Dataset records:
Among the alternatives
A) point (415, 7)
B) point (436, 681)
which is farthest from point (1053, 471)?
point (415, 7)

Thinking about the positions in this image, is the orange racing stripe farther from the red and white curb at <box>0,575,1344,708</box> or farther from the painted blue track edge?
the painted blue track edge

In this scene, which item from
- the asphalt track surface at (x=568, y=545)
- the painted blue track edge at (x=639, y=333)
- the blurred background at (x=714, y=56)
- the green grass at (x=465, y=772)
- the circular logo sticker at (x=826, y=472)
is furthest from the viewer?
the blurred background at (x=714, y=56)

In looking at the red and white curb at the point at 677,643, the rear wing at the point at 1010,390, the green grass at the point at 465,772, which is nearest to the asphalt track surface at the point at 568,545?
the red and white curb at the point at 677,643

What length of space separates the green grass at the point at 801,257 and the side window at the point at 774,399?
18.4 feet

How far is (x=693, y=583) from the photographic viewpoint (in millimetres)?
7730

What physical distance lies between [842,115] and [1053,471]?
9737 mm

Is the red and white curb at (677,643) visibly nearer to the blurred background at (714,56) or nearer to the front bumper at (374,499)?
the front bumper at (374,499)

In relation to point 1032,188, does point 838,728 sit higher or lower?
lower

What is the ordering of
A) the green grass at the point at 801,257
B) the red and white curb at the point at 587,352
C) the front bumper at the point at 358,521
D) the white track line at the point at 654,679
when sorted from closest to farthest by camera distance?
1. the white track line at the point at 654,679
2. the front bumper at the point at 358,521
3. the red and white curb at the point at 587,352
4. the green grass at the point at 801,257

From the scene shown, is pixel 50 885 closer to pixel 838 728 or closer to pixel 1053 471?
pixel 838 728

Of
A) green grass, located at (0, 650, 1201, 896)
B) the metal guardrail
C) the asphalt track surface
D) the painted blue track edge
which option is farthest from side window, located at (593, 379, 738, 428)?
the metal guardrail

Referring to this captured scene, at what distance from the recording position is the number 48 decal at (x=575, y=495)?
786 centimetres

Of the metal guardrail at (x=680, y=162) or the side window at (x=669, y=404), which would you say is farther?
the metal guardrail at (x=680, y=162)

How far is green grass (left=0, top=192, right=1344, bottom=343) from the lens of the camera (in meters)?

---

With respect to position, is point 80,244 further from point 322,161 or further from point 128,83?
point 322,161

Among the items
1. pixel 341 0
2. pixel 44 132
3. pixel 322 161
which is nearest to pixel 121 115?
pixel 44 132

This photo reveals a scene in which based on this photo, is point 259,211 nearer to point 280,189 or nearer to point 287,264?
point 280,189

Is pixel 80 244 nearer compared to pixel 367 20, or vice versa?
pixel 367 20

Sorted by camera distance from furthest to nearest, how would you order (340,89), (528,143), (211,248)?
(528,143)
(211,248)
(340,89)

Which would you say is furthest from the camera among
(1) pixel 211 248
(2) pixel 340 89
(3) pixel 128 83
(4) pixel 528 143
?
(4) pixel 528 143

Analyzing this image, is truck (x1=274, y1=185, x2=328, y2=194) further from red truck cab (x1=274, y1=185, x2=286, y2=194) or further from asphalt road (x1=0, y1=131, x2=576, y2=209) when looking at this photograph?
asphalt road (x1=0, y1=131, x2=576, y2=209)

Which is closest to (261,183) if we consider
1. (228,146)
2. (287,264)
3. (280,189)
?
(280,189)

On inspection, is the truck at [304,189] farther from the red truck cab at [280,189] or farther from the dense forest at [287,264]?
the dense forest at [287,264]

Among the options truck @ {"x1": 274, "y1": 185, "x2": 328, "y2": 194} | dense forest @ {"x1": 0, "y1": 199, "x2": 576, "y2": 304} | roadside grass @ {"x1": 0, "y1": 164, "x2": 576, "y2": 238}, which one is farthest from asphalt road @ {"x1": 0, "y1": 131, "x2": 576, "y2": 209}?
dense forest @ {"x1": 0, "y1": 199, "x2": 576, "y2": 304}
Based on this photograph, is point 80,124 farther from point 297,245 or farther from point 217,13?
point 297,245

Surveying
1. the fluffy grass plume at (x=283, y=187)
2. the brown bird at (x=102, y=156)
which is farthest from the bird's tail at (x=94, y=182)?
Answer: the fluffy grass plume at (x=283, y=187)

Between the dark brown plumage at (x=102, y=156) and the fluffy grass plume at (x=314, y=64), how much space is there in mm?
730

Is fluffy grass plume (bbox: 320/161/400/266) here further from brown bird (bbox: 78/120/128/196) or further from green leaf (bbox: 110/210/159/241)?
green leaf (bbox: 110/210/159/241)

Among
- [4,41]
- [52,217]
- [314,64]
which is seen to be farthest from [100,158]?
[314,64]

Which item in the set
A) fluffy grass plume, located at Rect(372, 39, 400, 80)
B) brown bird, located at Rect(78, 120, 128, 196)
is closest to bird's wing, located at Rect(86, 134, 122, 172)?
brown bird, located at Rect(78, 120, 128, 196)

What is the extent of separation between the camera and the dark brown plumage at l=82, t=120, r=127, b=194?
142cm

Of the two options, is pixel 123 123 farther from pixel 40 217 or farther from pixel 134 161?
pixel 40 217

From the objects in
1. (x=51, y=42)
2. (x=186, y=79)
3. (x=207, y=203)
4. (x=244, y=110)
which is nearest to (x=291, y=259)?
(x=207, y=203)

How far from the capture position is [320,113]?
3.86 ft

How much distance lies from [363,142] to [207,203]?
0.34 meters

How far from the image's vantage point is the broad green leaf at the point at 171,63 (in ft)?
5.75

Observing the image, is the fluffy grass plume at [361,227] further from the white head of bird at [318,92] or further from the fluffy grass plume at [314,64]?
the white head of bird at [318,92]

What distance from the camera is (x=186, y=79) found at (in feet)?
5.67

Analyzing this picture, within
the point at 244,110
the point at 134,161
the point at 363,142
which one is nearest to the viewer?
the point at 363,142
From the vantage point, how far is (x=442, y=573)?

[WHAT YOU WILL DO]
Count how many lines of the items above contain the string "front". Reply with the number alone.

[THE REPLY]
4